## Request
Copy out the records below, substituting "cabinet end panel" for every "cabinet side panel" and leaving everything else the same.

***** Records *****

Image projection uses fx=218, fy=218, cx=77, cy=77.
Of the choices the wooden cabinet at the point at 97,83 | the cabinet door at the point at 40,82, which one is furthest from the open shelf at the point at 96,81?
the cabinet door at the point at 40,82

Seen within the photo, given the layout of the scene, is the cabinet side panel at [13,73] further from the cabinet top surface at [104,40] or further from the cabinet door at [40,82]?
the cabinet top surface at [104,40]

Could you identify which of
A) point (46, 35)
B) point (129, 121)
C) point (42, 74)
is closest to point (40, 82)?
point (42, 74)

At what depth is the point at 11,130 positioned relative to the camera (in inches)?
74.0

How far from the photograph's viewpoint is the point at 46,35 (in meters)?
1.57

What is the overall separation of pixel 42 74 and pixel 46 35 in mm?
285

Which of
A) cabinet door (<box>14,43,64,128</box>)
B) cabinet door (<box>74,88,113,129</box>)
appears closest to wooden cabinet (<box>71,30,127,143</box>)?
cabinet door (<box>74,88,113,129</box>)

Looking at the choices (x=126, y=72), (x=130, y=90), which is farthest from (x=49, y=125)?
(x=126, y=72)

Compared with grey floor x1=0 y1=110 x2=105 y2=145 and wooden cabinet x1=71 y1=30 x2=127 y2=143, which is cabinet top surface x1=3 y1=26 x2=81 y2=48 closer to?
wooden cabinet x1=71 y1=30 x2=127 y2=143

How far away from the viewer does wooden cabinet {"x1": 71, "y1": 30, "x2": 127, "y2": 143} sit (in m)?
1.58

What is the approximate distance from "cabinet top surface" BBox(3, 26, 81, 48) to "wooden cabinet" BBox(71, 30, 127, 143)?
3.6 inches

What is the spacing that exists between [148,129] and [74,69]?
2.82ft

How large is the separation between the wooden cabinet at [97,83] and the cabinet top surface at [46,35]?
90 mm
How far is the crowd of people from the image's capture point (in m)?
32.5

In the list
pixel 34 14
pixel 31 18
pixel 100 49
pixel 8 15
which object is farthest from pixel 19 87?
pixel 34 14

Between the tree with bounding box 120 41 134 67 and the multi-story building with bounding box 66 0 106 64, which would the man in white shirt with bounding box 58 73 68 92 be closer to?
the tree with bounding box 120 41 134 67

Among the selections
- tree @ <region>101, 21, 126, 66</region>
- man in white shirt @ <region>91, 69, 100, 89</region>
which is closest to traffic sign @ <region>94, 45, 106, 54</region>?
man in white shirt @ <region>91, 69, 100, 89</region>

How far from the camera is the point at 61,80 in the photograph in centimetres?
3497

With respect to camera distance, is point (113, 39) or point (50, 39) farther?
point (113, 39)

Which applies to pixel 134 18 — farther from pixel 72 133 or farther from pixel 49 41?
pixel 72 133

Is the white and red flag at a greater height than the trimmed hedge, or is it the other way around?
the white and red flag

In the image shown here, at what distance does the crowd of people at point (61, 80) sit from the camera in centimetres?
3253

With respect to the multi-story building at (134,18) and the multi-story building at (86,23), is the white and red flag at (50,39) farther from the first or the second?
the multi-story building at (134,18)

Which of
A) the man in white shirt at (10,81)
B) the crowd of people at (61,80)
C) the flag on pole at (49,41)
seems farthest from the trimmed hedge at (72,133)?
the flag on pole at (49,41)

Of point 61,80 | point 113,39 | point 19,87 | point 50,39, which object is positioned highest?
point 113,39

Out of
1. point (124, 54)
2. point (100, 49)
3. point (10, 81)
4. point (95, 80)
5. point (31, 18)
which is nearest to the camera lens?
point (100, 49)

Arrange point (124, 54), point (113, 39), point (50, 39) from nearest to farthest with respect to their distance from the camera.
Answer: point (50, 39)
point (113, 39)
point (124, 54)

*****

## Response to this task
Image projection uses fx=218, fy=218, cx=77, cy=77.
Of the choices the wooden cabinet at the point at 97,83 | the cabinet door at the point at 40,82, which one is furthest from the open shelf at the point at 96,81?
the cabinet door at the point at 40,82

Seen within the photo, given the layout of the scene, is the cabinet end panel at [13,73] further from the cabinet top surface at [104,40] or further from the cabinet door at [40,82]?
the cabinet top surface at [104,40]

Could you identify which of
A) point (46, 35)
B) point (129, 121)
C) point (42, 74)
is closest to point (40, 82)?
point (42, 74)

At what depth is the point at 11,130 positioned relative to the camera (in inches)?
74.0

How far from the photograph's viewpoint is the point at 46,35 (in meters)?
1.57

What is the overall separation of pixel 42 74 and pixel 46 35 in mm?
285

Which of
A) cabinet door (<box>14,43,64,128</box>)
B) cabinet door (<box>74,88,113,129</box>)
appears closest to wooden cabinet (<box>71,30,127,143</box>)?
cabinet door (<box>74,88,113,129</box>)

Looking at the choices (x=126, y=72), (x=130, y=90), which is farthest from (x=49, y=125)?
(x=126, y=72)

Compared with grey floor x1=0 y1=110 x2=105 y2=145 and wooden cabinet x1=71 y1=30 x2=127 y2=143, which is cabinet top surface x1=3 y1=26 x2=81 y2=48 closer to?
wooden cabinet x1=71 y1=30 x2=127 y2=143

How far away from the viewer does wooden cabinet {"x1": 71, "y1": 30, "x2": 127, "y2": 143} sit (in m)?
1.58

What is the approximate distance from "cabinet top surface" BBox(3, 26, 81, 48) to "wooden cabinet" BBox(71, 30, 127, 143)?
3.6 inches

What is the spacing that exists between [148,129] and [74,69]?
2.82ft

How large is the separation between the wooden cabinet at [97,83] and the cabinet top surface at [46,35]?
90 mm
How far is the crowd of people from the image's capture point (in m)?
32.5

In the list
pixel 34 14
pixel 31 18
pixel 100 49
pixel 8 15
which object is farthest from pixel 19 87?
pixel 34 14

Between the tree with bounding box 120 41 134 67 and the multi-story building with bounding box 66 0 106 64, which would the man in white shirt with bounding box 58 73 68 92 be closer to?
the tree with bounding box 120 41 134 67

Among the selections
- tree @ <region>101, 21, 126, 66</region>
- man in white shirt @ <region>91, 69, 100, 89</region>
which is closest to traffic sign @ <region>94, 45, 106, 54</region>?
man in white shirt @ <region>91, 69, 100, 89</region>

How far from the camera is the point at 61,80 in the photograph in centimetres?
3497

With respect to camera distance, is point (113, 39) or point (50, 39) farther?
point (113, 39)

Which applies to pixel 134 18 — farther from pixel 72 133 or farther from pixel 49 41?
pixel 72 133

Is the white and red flag at a greater height than the trimmed hedge, or is it the other way around?
the white and red flag

In the image shown here, at what distance does the crowd of people at point (61, 80) sit from the camera in centimetres?
3253

With respect to the multi-story building at (134,18) and the multi-story building at (86,23), is the white and red flag at (50,39) farther from the first or the second?
the multi-story building at (134,18)

Which of
A) the man in white shirt at (10,81)
B) the crowd of people at (61,80)
C) the flag on pole at (49,41)
seems farthest from the trimmed hedge at (72,133)?
the flag on pole at (49,41)

Of point 61,80 | point 113,39 | point 19,87 | point 50,39, which object is positioned highest?
point 113,39

Out of
1. point (124, 54)
2. point (100, 49)
3. point (10, 81)
4. point (95, 80)
5. point (31, 18)
which is nearest to the camera lens?
point (100, 49)

Arrange point (124, 54), point (113, 39), point (50, 39) from nearest to farthest with respect to their distance from the camera.
Answer: point (50, 39)
point (113, 39)
point (124, 54)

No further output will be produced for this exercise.